Patricia Reed is an artist, writer and designer based in Berlin. Her work concerns the entanglements between epistemology, diagrammatics and modeling with politics, adapted to planetary scales of cohabitation. Recent writings have been published in e-flux Architecture; _AH Journal; Cold War Cold World (Urbanomic); Reinventing Horizons (Tranzitdisplay); Moneylab (Inst. of Networked Cultures); and The Neurotic Turn (Repeater Books). Reed is also part of the techno-feminist working group Laboria Cuboniks.

Çağla E. Aykaç

Çağla E. Aykaç currently teaches in the Departments of Geography and Gender studies of Geneva University and in the CCC Research Master at HEAD Geneva.  She holds a Phd in sociology and her research focuses on social movements, racisms and nationalism, Islam in Europe, and contemporary Turkey.

Caspar Heinemann

Caspar Heinemann is an artist, poet and twinky butch anarcho-communist mystic based in Berlin. Their interests include critical occultism, gay biosemiotics, and countercultural mythology. Recent events include readings at the Baltic Triennial, Serpentine Miracle Marathon, Basis voor Actuele Kunst, Utrecht, and the ICA, London. They have recently exhibited at the Museum of Modern Art in Warsaw, David Roberts Art Foundation, London, and Outpost Gallery, Norwich. 

Susan Schuppli

Susan Schuppli is an artist and researcher based in London whose work examines material evidence from war and conflict to environmental disasters. Creative projects have been exhibited throughout Europe, Asia, Canada, and the US. She has published widely within the context of media and politics and is author of the forthcoming book, Material Witness (MIT Press). Schuppli is Senior Lecturer at Goldsmiths and was previously a research fellow on the Forensic Architecture ERC project. She is a recipient of the ICP Infinity Award, 2016.

Charles Heller

Charles Heller is a researcher and filmmaker based in Geneva whose work has a long-standing focus on the politics of migration within and at the borders of Europe.

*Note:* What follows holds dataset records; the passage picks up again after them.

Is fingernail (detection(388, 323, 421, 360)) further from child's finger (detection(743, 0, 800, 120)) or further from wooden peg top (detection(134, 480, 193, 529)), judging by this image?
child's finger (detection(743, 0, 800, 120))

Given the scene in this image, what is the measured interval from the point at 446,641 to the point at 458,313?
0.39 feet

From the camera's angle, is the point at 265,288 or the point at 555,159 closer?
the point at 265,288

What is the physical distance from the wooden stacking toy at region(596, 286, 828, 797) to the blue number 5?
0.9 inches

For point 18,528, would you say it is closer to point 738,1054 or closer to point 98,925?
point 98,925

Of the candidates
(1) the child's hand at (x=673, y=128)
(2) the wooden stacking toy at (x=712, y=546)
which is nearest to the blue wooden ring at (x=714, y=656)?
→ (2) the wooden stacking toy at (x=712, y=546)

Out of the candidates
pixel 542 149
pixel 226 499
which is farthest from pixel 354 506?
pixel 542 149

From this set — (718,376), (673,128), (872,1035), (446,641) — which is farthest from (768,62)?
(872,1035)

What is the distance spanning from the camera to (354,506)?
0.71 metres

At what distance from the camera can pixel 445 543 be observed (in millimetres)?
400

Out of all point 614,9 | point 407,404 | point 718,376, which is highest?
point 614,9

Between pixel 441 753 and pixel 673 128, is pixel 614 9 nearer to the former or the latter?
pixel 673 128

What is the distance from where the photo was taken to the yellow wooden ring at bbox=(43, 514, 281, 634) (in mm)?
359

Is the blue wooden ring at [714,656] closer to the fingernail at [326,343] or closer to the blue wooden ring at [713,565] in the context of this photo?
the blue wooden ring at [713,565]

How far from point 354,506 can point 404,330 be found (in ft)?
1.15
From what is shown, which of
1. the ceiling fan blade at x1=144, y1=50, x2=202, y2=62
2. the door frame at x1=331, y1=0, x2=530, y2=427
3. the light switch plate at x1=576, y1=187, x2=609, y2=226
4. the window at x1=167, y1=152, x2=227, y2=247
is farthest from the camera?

In 2011, he co-founded the Forensic Oceanography research project that critically investigates the lethal effects of the militarized border regime and the politics of migration in the Mediterranean Sea, and in 2012 they co-founded WatchTheMed platform. Heller’s recent works include the “Liquid Traces” (2014) video, and the “Death by Rescue” (2016) report and video. Heller as been research fellow on the Forensic Architecture project of the Centre for Research Architecture at Goldsmiths, University of London, and is currently conducting a postdoctoral research supported by the Swiss National Fund (SNF). He was awarded a post-graduate diploma from CCC in 2005.

Samia Henni

Samia Henni is an architect and an anti-colonial writer. Her research and writings focus on the intersection between colonial policies, military measures, and the expanded field of architecture and planning. She teaches Research Practice at CCC since 2016. She also teaches at the Chair of Prof. Dr. Philip Ursprung, ETH Zurich. She holds a PhD in the history and theory of art and architecture from the ETH Zurich. Her dissertation examined French psychological and spatial counterinsurgency operations in colonized Algeria during the Algerian Revolution (1954–1962). Ongoing research projects include: Paris and the Algerian Desert, which investigates French transformation and exploitation of the Algerian Sahara and the forced resettlement of nomadic populations after the Second World War; Discreet Violence, Architecture and the French War in Algeria, a traveling exhibition that scrutinizes French military propaganda visual records produced in the fifties and sixties; and the Algerian Pavilion, nomadic and mutating forms of featuring colonialism and warfare, founded in the aftermath of the approval followed by a refusal of an Algerian governmental institution to exhibit certain colonial historical episodes.